Article:
** Begin **
The Confiserie Sprüngli is a Swiss luxury confectionery manufacturer founded in 1836 and internationally known for its signature macarons called "Luxemburgerli".

History 
The company was founded in 1836 when David Sprüngli bought the confectioner's shop Konditorei Vogel in Zürich. Together with his son Rudolf Sprüngli he started producing chocolates, as David Sprüngli & Fils (engl. David Sprüngli & Son), in 1845 and opened the well-known shop on Paradeplatz in 1859. In 1892, the chocolate-producing branch of the business split off from the confectionery and now operates independently as Lindt & Sprüngli. Owner of the chocolate factory became Johann Rudolf Sprüngli, son of Rudolf Sprüngli. While his brother, David Robert Sprüngli, was allocated the confectioner's.

In 1956, Richard Sprüngli took over the confiserie and positioned it as a luxury brand. A year later, Sprüngli sold the first Luxemburgerli, a macaron invented by a Sprüngli confectioner from Luxembourg. They are now the company's flagship product of which about  are produced daily. Since 1994, the family-owned company has been led by the brothers Tomas and Milan Prenosil, sixth-generation descendants of Rudolf Sprüngli.

Owners 
There have been five changes in ownership of the business since its 1836 founding by David Sprüngli.
 David Sprüngli, 1836–1859
 Rudolf Sprüngli, 1859–1892
 David Robert Sprüngli, 1892–1924
 Hermann Sprüngli, 1924–1956
 Richard Sprüngli, 1956–1994
 Milan und Tomas Prenosil, 1994–present

Products and facilities 

As of 2010, Sprüngli employs some 1,000 staff, has annual sales of more than 100 million Swiss francs and a range of 2,000 products, including ice cream and bakery goods. The company has 29 retail outlets, some of which also include restaurants. The main store is located on Bahnhofstrasse and Paradeplatz, while smaller outlets are found elsewhere in Zürich, as well as in Basel, Bern, Winterthur and Zug. Sprüngli products are also delivered worldwide by air mail and, since 1961, have been produced in Dietikon near Zürich. In 2017, Sprüngli opened an outlet in the Galleria Mall on Al Maryah Island in Abu Dhabi. Nowadays, there are three retail shops in the UAE.
** End **
What the exercise asks: Rewrite the part of the Sprüngli article that opens with "As of 2010, Sprüngli" and closes with "in the UAE.", substituting "shops" for "retail outlets".

Supplied data:
** Begin **
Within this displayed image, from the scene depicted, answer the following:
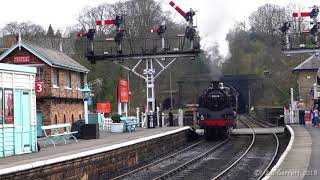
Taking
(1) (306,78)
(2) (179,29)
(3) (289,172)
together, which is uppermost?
(2) (179,29)

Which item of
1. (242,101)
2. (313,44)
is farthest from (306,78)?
(313,44)

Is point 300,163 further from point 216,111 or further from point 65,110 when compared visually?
point 65,110

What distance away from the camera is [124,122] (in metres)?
29.2

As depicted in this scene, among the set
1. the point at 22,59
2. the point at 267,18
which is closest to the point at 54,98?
the point at 22,59

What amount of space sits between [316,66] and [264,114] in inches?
340

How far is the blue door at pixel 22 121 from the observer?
1739cm

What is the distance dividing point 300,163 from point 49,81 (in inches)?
788

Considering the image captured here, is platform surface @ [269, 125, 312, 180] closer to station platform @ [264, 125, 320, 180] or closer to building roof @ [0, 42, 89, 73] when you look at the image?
station platform @ [264, 125, 320, 180]

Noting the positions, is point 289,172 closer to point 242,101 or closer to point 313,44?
point 313,44

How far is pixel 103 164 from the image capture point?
1705 cm

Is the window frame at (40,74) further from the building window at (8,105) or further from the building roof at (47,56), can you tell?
the building window at (8,105)

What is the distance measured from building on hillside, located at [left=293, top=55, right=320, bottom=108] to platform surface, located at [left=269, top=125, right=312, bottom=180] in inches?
1402

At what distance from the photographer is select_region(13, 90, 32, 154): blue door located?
57.1 ft

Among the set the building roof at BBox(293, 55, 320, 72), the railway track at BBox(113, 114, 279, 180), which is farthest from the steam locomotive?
the building roof at BBox(293, 55, 320, 72)
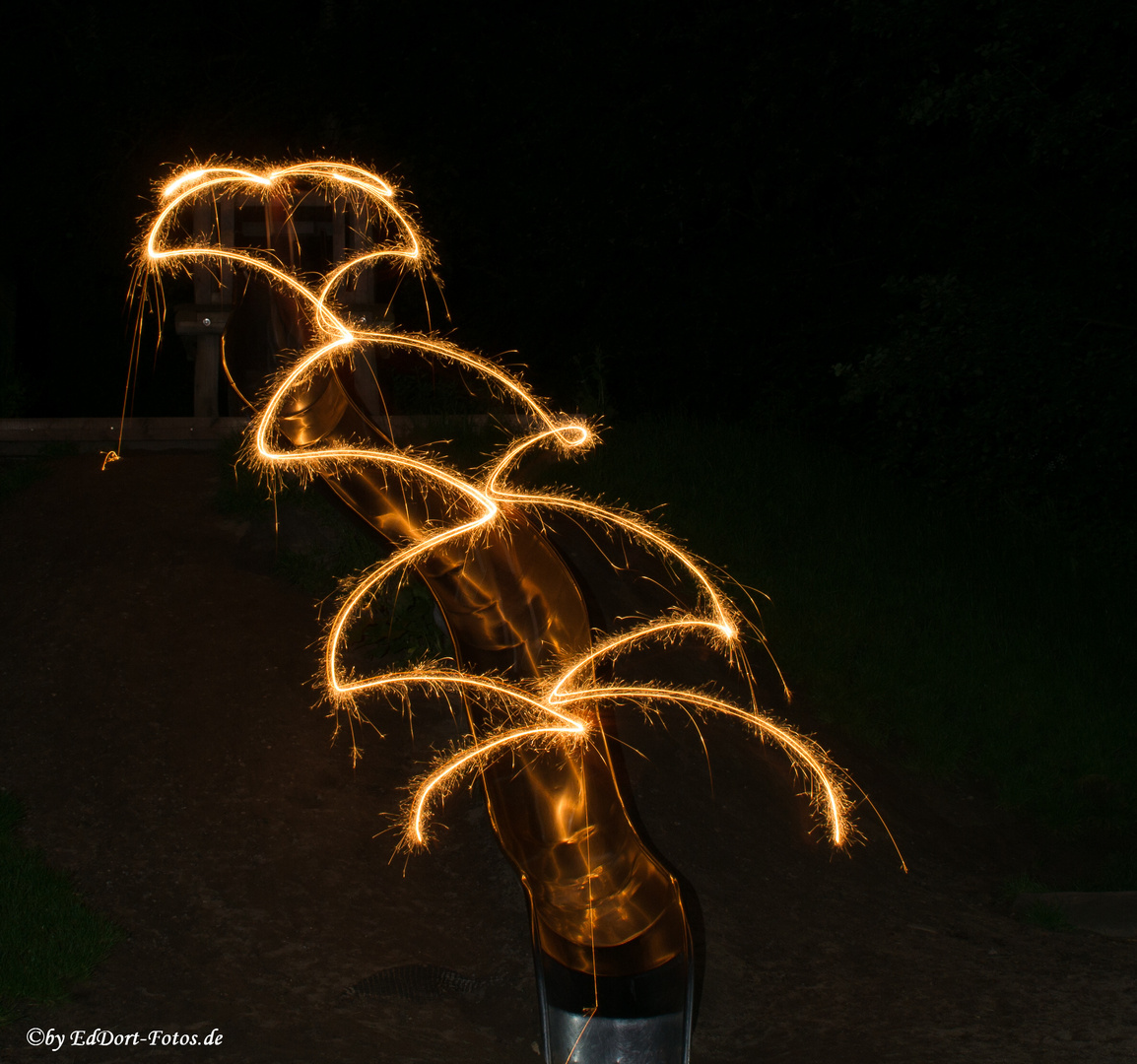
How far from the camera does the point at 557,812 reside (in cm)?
576

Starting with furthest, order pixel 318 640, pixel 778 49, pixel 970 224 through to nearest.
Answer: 1. pixel 778 49
2. pixel 970 224
3. pixel 318 640

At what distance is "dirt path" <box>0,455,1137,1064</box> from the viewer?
5.51 metres

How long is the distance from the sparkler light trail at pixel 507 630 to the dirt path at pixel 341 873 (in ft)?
2.10

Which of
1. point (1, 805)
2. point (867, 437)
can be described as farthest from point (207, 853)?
point (867, 437)

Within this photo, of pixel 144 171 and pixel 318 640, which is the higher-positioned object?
pixel 144 171

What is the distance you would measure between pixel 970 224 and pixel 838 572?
6.80 metres

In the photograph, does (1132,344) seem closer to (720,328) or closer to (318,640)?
(720,328)

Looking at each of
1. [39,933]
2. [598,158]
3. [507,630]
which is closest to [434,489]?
[507,630]

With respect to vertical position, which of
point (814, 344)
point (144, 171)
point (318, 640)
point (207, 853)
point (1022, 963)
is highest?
point (144, 171)

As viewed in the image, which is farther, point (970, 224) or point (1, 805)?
point (970, 224)

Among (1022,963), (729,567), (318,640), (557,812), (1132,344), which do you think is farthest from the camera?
(1132,344)

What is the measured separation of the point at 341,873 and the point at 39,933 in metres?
1.60

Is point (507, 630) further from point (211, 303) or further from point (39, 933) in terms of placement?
point (211, 303)

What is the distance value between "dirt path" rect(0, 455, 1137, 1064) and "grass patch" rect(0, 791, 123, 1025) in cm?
11
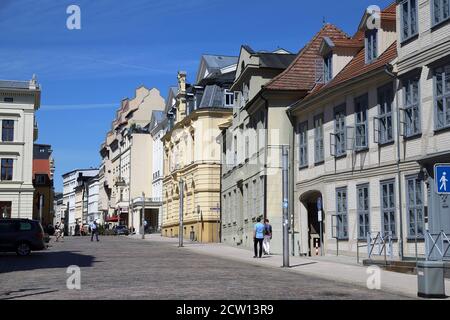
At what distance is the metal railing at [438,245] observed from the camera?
21.1m

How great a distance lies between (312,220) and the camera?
3534 cm

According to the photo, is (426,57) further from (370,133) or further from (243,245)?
(243,245)

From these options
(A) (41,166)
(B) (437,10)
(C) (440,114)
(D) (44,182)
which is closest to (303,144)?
(C) (440,114)

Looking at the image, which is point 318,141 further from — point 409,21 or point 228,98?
point 228,98

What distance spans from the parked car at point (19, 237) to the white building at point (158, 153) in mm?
51709

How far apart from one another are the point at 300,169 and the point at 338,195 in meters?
4.93

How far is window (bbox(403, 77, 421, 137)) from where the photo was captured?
24578 mm

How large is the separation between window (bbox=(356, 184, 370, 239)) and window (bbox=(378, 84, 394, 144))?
7.97ft

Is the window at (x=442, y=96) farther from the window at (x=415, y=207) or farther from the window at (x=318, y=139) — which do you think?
the window at (x=318, y=139)

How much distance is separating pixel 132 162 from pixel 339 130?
6988 centimetres

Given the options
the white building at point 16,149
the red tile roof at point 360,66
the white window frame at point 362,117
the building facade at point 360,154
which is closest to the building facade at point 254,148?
the building facade at point 360,154

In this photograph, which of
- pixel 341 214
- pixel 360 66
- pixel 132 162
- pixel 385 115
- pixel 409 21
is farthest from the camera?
pixel 132 162

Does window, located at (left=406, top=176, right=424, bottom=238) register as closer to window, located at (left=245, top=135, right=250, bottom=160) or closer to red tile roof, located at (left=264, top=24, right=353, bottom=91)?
red tile roof, located at (left=264, top=24, right=353, bottom=91)

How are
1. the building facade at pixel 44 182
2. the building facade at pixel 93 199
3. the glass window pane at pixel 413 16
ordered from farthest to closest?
the building facade at pixel 93 199 < the building facade at pixel 44 182 < the glass window pane at pixel 413 16
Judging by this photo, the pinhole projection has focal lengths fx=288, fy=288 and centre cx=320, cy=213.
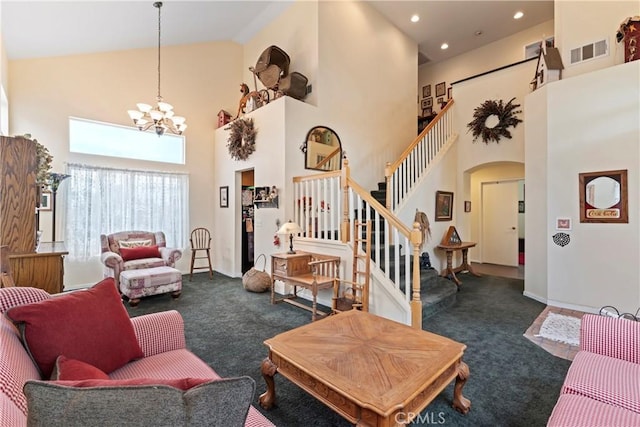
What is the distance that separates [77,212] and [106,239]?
2.16 feet

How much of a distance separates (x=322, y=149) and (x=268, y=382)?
383 cm

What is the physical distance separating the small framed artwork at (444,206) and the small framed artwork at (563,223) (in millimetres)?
1920

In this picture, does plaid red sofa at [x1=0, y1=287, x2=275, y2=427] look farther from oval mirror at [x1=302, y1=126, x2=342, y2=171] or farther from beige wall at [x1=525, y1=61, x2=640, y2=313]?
beige wall at [x1=525, y1=61, x2=640, y2=313]

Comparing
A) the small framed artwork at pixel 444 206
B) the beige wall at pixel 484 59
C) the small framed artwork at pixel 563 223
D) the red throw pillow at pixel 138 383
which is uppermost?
the beige wall at pixel 484 59

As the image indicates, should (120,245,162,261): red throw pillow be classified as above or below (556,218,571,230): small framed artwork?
below

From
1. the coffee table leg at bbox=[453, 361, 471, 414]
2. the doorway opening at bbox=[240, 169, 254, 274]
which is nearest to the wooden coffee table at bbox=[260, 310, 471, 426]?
the coffee table leg at bbox=[453, 361, 471, 414]

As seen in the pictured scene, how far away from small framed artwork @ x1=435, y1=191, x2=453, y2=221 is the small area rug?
2.48 m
** End **
Output for this task:
As of 2010, Sprüngli employs some 1,000 staff, has annual sales of more than 100 million Swiss francs and a range of 2,000 products, including ice cream and bakery goods. The company has 29 shops, some of which also include restaurants. The main store is located on Bahnhofstrasse and Paradeplatz, while smaller outlets are found elsewhere in Zürich, as well as in Basel, Bern, Winterthur and Zug. Sprüngli products are also delivered worldwide by air mail and, since 1961, have been produced in Dietikon near Zürich. In 2017, Sprüngli opened an outlet in the Galleria Mall on Al Maryah Island in Abu Dhabi. Nowadays, there are three retail shops in the UAE.